▸ TEXTE EXTRAIT

Le repas du Seigneur

Les médias séparent souvent les croyants en deux catégories (les médias aiment bien les catégories, ça simplifie les choses et ça évite de réfléchir) : les croyants pratiquants et non pratiquants. Les non pratiquants sont ceux qui croient dans leur cœur, éventuellement prient tout seuls chez eux, sont baptisés (pour les croyants chrétiens) mais n’observent pas les aspects rituels de leur religion. Les pratiquants, par définition, pratiquent ces rites. Si j’étais méchante, je dirais que s’il existe des croyants non pratiquants, il existe aussi, hélas, des pratiquants non croyants ! Mais comme je ne suis pas méchante, je ne le dis pas …
Être pratiquant, pour un catholique, c’est, selon les critères des mêmes médias, aller à la messe au moins une fois par mois, « faire ses Pâques », comme on disait autrefois (c’est-à-dire se confesser et communier à Pâques), prier régulièrement … Ceux-là, ce sont des pratiquants light ; il y en a de plus hard, qui vont à la messe tous les dimanches ; et les fous qui, comme moi, poussent le vice jusqu’à « messaliser » chaque jour … Ceux-là sont incurables ! (cf. La messe, un truc de malade(s))

Si vous allez à la messe régulièrement, il ne vous aura pas échappé que, quand même, c’est un peu toujours la même chose. Ben ouais, ça s’appelle un rite, et ce qui caractérise un rite, c’est précisément la répétition d’une action formalisée. Quand l’ensemble des rites concernent la messe et les offices, on parle de liturgie. Le mot vient du grec leitourgia, qui signifie littéralement service public ! Il est construit à partir des mots laos, peuple, et ergon, action. La liturgie, c’est une action du peuple (pour Dieu) ; mais c’est aussi l’action de Dieu pour son peuple ; c’est enfin l’action de Dieu et de son peuple pour le salut du monde. Pour vous aider à comprendre la messe et ses diverses parties, nous allons voir ensemble son déroulement.

Les deux tables

On dit traditionnellement que la messe comprend deux grandes parties, la liturgie de la Parole et la liturgie de l’eucharistie, s’organisant autour de deux tables que sont l’ambon (la table de la Parole) et l’autel (la table du Corps eucharistique). C’est dire que la messe est un repas, le repas du Seigneur (c’est ainsi qu’on l’appelait dans les premiers siècles), auquel sont invités, et même convoqués (c’est l’étymologie du mot Église) les fidèles. On y mange la Parole de Dieu (l’homme ne vit pas seulement de pain, mais de toute parole venant de la bouche de Dieu) et le Pain qui représente (au sens strict : il rend présent) le corps du Christ. Avec un peu de chance, certains jours, on peut aussi boire le vin qui représente son sang. Goûtez et voyez comme est bon le Seigneur !

▸ INFORMATIONS FOURNIES
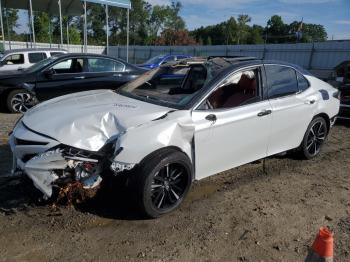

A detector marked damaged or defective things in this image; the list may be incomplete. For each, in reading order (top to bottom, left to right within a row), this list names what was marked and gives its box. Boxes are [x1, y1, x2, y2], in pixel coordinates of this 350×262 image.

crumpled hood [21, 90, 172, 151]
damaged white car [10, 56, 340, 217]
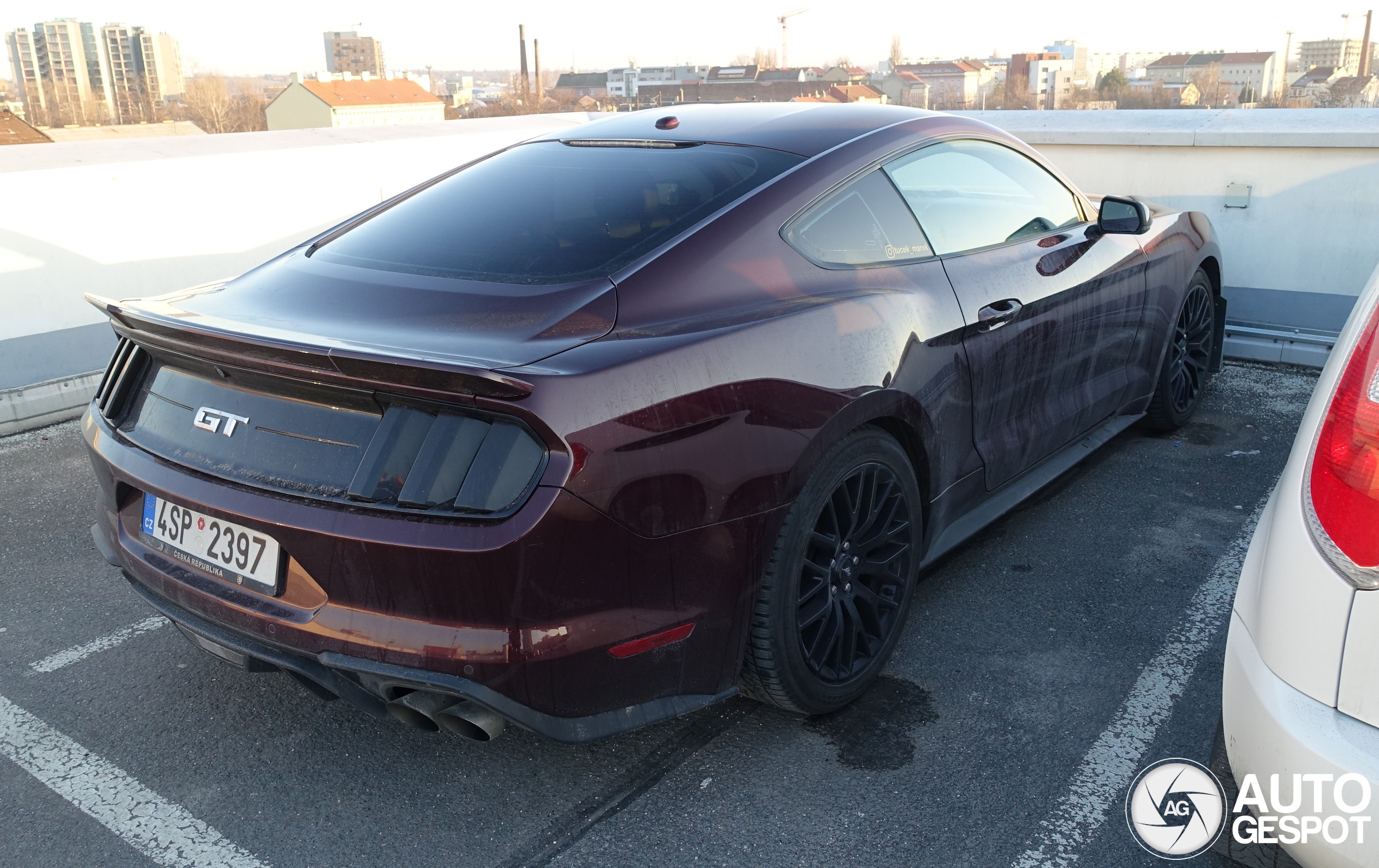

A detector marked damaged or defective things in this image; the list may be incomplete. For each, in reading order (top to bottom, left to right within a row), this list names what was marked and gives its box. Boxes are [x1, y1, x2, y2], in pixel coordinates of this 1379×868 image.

▸ TRAVAIL DEMANDÉ
(1) Recopiez le passage du texte sur la messe qui commence par « Les deux tables » et se poursuit jusqu'à « bon le Seigneur ! ».
(2) D'après le texte sur la messe, que signifie littéralement le mot grec leitourgia ?
(3) Pour chacune des affirmations suivantes, dites si elle est conforme au texte sur la messe en répondant par oui ou par non, et citez les mots exacts du texte qui permettent de trancher. (a) Dans les premiers siècles, la messe était appelée le repas du Seigneur. (b) L'ambon est la table du Corps eucharistique. (c) Les pratiquants « plus hard » vont à la messe une fois par mois.

▸ RÉPONSES PAR CONSIGNE
(1)
Les deux tables

On dit traditionnellement que la messe comprend deux grandes parties, la liturgie de la Parole et la liturgie de l’eucharistie, s’organisant autour de deux tables que sont l’ambon (la table de la Parole) et l’autel (la table du Corps eucharistique). C’est dire que la messe est un repas, le repas du Seigneur (c’est ainsi qu’on l’appelait dans les premiers siècles), auquel sont invités, et même convoqués (c’est l’étymologie du mot Église) les fidèles. On y mange la Parole de Dieu (l’homme ne vit pas seulement de pain, mais de toute parole venant de la bouche de Dieu) et le Pain qui représente (au sens strict : il rend présent) le corps du Christ. Avec un peu de chance, certains jours, on peut aussi boire le vin qui représente son sang. Goûtez et voyez comme est bon le Seigneur !

(2) Il signifie littéralement « service public ».

(3)
(a) Oui : « c’est ainsi qu’on l’appelait dans les premiers siècles ».
(b) Non : « l’ambon (la table de la Parole) et l’autel (la table du Corps eucharistique) ».
(c) Non : « il y en a de plus hard, qui vont à la messe tous les dimanches ».